Text excerpt

○ ○ ○ ○

Canon Elph turns 10

Canon Elph turns 10

Phil Ryan
2 min read
It's always fun to watch your children grow up--even if your initial expectations for what they might become changes along the way. Canon took just such a trip down memory lane today in celebration of the 10th anniversary of its Elph brand of tiny, stylish cameras. What began as a simple concept (which designer Yasushi Shiotani refers to as a box and a circle) for a film camera that used Advanced Photo System (APS) film, later morphed into the pocket-size digital cameras we see in stores today.

In commemoration of the event, Canon has created a special PowerShot SD900 Digital Elph Coach Edition gift set which will include the camera, along with a leather and fabric custom camera case and neck strap, packaged in a gift box complete with red ribbon, which will start selling in October for about $550.

○ ○ ○ ○

Data excerpt
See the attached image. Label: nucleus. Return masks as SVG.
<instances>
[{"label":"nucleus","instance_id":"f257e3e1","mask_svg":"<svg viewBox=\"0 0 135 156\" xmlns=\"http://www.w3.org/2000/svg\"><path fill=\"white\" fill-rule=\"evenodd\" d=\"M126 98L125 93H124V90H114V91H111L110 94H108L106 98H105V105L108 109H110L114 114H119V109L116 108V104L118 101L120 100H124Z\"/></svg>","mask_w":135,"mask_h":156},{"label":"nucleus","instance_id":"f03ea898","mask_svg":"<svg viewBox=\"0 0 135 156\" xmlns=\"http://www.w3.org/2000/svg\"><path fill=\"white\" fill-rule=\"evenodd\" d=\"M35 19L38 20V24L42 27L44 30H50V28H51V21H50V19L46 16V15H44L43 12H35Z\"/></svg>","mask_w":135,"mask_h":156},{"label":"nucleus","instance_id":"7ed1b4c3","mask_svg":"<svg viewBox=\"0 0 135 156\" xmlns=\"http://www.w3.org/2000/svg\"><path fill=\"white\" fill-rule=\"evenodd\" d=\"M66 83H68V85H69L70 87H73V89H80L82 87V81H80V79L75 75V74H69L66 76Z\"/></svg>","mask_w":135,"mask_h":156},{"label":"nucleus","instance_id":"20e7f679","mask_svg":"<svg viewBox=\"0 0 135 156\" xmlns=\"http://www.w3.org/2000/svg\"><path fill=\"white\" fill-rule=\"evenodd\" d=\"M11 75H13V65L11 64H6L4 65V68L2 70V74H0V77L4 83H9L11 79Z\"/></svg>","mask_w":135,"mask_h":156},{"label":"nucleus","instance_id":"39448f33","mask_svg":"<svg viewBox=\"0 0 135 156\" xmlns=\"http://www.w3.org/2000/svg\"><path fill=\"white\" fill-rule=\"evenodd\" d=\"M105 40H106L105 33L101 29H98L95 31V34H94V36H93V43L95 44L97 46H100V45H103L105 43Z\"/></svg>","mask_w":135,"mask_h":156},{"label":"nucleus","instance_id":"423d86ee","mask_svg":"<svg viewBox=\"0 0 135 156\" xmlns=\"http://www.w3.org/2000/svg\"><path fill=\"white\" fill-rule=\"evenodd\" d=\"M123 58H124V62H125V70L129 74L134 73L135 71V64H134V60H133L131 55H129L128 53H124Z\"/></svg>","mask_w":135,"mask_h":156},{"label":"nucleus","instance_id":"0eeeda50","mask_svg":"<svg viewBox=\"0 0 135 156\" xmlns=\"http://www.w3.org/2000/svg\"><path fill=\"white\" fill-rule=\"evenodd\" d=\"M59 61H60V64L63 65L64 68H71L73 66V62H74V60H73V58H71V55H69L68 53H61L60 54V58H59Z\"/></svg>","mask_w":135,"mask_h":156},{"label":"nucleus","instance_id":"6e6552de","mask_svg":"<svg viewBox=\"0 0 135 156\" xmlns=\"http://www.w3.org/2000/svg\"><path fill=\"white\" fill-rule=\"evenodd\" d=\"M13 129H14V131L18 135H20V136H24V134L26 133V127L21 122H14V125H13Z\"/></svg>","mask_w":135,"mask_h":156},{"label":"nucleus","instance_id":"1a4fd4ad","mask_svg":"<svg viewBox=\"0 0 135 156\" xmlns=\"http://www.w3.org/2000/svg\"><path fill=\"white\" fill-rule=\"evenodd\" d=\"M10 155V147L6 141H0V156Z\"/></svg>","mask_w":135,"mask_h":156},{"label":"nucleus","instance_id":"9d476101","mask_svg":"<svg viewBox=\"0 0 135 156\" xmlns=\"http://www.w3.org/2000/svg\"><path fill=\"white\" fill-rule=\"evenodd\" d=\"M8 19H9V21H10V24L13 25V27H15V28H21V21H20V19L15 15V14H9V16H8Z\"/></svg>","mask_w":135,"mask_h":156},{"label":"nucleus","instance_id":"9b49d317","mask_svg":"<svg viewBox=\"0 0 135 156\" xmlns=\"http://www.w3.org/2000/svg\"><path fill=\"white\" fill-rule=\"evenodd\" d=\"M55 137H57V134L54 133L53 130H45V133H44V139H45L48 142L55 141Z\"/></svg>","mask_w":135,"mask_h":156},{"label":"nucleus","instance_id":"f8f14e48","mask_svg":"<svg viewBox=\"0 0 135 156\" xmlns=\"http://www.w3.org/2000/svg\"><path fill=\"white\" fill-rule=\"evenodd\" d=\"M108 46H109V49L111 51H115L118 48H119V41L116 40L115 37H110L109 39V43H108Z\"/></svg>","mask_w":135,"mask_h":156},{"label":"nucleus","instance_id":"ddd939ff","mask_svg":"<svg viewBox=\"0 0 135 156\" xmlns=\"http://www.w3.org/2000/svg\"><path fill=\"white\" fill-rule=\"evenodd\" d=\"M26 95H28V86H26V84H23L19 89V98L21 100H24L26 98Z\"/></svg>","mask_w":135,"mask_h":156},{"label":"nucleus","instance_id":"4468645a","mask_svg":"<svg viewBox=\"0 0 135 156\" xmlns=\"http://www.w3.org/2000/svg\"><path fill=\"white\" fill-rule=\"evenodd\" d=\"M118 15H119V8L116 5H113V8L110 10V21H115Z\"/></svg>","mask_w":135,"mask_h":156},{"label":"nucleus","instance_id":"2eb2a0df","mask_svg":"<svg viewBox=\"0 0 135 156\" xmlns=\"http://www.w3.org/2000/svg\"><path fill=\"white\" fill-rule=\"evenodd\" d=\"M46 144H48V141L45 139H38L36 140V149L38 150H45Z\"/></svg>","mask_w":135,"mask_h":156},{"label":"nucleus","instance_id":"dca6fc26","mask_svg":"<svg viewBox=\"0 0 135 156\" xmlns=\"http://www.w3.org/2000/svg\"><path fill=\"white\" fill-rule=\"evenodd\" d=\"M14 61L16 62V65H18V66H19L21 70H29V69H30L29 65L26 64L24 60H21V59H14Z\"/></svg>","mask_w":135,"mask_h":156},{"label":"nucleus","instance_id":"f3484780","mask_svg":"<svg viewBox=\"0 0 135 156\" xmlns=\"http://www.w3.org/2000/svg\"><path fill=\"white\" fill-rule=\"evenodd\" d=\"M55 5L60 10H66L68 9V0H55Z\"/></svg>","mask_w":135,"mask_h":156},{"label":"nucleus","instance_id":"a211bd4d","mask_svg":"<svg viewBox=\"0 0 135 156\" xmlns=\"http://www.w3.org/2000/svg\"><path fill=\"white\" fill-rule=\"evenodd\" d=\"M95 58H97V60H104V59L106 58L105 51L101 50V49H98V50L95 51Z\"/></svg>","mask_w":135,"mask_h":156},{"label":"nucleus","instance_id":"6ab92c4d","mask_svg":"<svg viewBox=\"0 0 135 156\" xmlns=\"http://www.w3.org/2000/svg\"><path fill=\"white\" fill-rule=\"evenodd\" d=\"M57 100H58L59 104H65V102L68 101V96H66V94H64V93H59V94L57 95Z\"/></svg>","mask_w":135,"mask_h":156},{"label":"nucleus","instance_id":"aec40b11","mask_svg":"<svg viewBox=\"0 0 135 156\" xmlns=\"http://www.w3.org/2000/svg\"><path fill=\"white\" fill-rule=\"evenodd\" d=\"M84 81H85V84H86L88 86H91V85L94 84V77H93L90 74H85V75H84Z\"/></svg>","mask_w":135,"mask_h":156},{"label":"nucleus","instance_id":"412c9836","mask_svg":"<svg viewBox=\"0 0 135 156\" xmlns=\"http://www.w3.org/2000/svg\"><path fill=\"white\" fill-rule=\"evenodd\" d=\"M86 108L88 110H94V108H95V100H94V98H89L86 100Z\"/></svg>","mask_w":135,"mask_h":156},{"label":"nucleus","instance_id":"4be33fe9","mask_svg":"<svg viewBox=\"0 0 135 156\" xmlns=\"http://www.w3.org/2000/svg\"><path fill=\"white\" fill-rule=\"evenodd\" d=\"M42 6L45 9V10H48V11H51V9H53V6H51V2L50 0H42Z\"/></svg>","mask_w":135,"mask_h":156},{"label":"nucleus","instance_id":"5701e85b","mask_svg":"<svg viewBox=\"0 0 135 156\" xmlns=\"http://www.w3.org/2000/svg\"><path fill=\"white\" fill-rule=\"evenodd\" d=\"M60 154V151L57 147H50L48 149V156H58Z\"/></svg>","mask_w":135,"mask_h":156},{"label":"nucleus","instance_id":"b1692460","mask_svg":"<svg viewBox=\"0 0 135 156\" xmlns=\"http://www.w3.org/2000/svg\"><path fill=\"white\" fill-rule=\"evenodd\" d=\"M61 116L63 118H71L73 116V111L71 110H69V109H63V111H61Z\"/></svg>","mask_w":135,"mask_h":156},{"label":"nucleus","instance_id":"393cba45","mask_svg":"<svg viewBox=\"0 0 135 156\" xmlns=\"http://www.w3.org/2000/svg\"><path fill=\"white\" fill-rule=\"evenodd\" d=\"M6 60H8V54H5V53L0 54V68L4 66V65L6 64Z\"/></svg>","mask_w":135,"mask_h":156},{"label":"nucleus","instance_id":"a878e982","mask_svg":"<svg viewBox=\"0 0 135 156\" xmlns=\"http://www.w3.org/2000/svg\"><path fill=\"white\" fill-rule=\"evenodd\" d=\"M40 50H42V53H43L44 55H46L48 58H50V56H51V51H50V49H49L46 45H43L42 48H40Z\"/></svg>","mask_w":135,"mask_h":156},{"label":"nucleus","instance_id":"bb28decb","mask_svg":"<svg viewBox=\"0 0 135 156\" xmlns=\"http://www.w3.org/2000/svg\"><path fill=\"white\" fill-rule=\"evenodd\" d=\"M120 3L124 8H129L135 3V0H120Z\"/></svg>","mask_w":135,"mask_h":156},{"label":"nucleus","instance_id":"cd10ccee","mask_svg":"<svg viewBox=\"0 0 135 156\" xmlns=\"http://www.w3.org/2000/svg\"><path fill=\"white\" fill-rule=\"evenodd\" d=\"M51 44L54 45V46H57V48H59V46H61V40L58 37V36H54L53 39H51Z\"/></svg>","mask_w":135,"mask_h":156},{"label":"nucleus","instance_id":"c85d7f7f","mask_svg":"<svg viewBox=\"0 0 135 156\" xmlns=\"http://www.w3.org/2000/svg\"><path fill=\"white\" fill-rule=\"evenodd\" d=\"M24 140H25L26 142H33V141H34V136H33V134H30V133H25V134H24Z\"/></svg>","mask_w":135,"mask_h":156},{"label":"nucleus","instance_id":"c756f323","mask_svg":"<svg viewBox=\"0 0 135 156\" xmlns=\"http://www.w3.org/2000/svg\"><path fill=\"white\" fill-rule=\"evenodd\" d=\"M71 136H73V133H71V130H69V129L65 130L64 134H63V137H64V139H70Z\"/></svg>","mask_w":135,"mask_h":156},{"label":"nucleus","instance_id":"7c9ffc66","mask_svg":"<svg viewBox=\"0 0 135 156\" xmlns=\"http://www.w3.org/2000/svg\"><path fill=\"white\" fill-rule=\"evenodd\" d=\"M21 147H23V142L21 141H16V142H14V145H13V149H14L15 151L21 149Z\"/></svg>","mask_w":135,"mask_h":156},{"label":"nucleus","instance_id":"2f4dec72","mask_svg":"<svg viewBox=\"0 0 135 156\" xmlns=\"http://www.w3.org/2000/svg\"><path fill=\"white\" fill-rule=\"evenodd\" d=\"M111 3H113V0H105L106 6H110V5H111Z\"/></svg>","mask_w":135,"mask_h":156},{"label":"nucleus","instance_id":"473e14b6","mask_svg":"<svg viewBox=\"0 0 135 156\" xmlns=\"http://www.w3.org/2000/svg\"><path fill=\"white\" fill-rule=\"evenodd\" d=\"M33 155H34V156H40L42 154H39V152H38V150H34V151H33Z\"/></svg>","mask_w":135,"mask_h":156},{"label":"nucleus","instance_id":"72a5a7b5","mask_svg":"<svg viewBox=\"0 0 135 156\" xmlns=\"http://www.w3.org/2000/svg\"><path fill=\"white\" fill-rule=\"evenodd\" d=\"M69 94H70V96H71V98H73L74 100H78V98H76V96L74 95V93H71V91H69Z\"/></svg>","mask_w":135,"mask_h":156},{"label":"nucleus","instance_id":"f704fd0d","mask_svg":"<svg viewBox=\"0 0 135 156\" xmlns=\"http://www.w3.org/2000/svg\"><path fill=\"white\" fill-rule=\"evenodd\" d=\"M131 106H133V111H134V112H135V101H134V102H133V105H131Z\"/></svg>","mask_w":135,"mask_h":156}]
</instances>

○ ○ ○ ○

What this exercise asks
(1) For the article on the Canon Elph's 10th anniversary, state whether each claim agrees with it, answering yes or no and quoting the words that decide it: (a) The Elph line started as a film camera using APS film. (b) The Coach Edition gift set goes on sale in September. (c) Yasushi Shiotani describes the original concept as a box and a circle.
(2) Write the next part of the article on the Canon Elph's 10th anniversary, picking up after its final sentence.
The listing has no connection to the article about the Canon Elph's 10th anniversary.

Answer list
(1)
(a) Yes: "for a film camera that used Advanced Photo System (APS) film"
(b) No: "which will start selling in October for about $550"
(c) Yes: "which designer Yasushi Shiotani refers to as a box and a circle"

(2)
In collaboration with NYC Peach, Canon is offering bejeweled SD900 cameras as part of the prize packages for a sweepstakes in which 10 winners will win a trip to New York City to see Z100's Jingle Ball 2006 at Madison Square Garden on December 15, 2006. Information about the contest will be available at powershot.com later this month.

Five more of the bejeweled cameras, will also be auctioned on January 9, in Las Vegas, to benefit the National Center for Missing and Exploited Children (NCMEC), with which Canon has worked in the past as part of its Canon4Kids campaign. The program urges parents to have up-to-date photos of their children to aid police, should they ever need to search for their child.

For those of you trying to keep track, there have been more than 50 different Canon Elphs over the course of the past decade, during which over 33 million of the small snappers have been sold. Since the Elph went digital in May 2000 with the PowerShot S100, 22 million digital Elphs have been sold, and with Canon's plan to raise its research and development spending from its current 8 percent of the company's spending to 10 percent, by 2010, there seems to be no end in sight for the sprightly sales figures of the Canon Elph.